Page excerpt: Begin
# Never, Never, Never EVER! Forever EVER!



## AniversaryFight (Mar 7, 2011)

I will never stay in a sexless marriage. NEVER!
I will never let anyone manipulate me for sex!! EVER!
I will never let anyone control me for sex! FOREVER!


Who is with me?


----------



## Stonewall (Jul 5, 2011)

Agreed!


----------



## Enchantment (May 11, 2011)

If you took marriage vows for sickness and in health, and then your spouse ends up with a debilitating illness or injury that doesn't allow them to engage in sexual intimacy, then what?

"Never" is pretty absolute - and we definitely aren't guaranteed anything absolute in life.


----------



## PHTlump (Jun 2, 2010)

I will NEVER say NEVER!


----------



## Mrs. T (Aug 5, 2011)

AniversaryFight said:


> I will never stay in a sexless marriage. NEVER!
> I will never let anyone manipulate me for sex!! EVER!
> I will never let anyone control me for sex! FOREVER!
Page excerpt: End
Given information: Begin
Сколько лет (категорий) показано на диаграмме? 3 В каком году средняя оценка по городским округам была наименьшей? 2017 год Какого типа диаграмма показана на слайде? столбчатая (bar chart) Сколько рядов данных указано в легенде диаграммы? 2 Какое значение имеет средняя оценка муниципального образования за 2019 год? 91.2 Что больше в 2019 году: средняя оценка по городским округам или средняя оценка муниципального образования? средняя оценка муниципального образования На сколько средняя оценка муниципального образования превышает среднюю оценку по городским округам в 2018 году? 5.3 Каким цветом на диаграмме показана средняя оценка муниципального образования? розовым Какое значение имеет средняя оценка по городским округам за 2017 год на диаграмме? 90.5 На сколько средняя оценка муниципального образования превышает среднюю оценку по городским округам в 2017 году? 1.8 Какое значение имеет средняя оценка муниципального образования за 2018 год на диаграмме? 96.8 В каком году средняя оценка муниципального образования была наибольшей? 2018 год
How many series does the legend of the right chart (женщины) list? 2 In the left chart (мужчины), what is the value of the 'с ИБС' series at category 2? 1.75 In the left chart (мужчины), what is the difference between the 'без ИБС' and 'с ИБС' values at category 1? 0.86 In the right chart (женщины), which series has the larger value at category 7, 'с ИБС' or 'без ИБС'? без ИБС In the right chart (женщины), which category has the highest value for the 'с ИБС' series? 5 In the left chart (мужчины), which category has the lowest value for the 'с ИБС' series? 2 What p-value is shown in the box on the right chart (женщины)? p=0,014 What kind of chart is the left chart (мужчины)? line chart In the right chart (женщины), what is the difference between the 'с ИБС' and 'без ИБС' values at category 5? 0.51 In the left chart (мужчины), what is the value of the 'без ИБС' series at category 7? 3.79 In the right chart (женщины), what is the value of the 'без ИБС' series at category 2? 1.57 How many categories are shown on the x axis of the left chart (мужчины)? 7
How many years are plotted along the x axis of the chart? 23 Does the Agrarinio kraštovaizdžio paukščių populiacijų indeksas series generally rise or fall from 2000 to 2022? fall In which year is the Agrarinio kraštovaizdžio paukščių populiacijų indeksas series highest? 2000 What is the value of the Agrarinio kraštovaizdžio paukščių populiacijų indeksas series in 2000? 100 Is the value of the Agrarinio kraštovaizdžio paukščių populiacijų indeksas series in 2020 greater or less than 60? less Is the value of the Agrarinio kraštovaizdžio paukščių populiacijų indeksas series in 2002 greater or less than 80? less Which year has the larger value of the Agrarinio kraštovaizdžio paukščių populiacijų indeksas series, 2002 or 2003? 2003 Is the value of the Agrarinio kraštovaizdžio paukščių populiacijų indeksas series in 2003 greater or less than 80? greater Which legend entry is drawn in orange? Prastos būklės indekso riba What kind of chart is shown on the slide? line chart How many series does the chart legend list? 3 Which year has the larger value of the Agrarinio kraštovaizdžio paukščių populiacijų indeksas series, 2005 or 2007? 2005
Given information: End
In the forum thread about never staying in a sexless marriage, what situation does Enchantment raise in response to the opening post?

A spouse who took vows "for sickness and in health" ends up with a debilitating illness or injury that doesn't allow them to engage in sexual intimacy.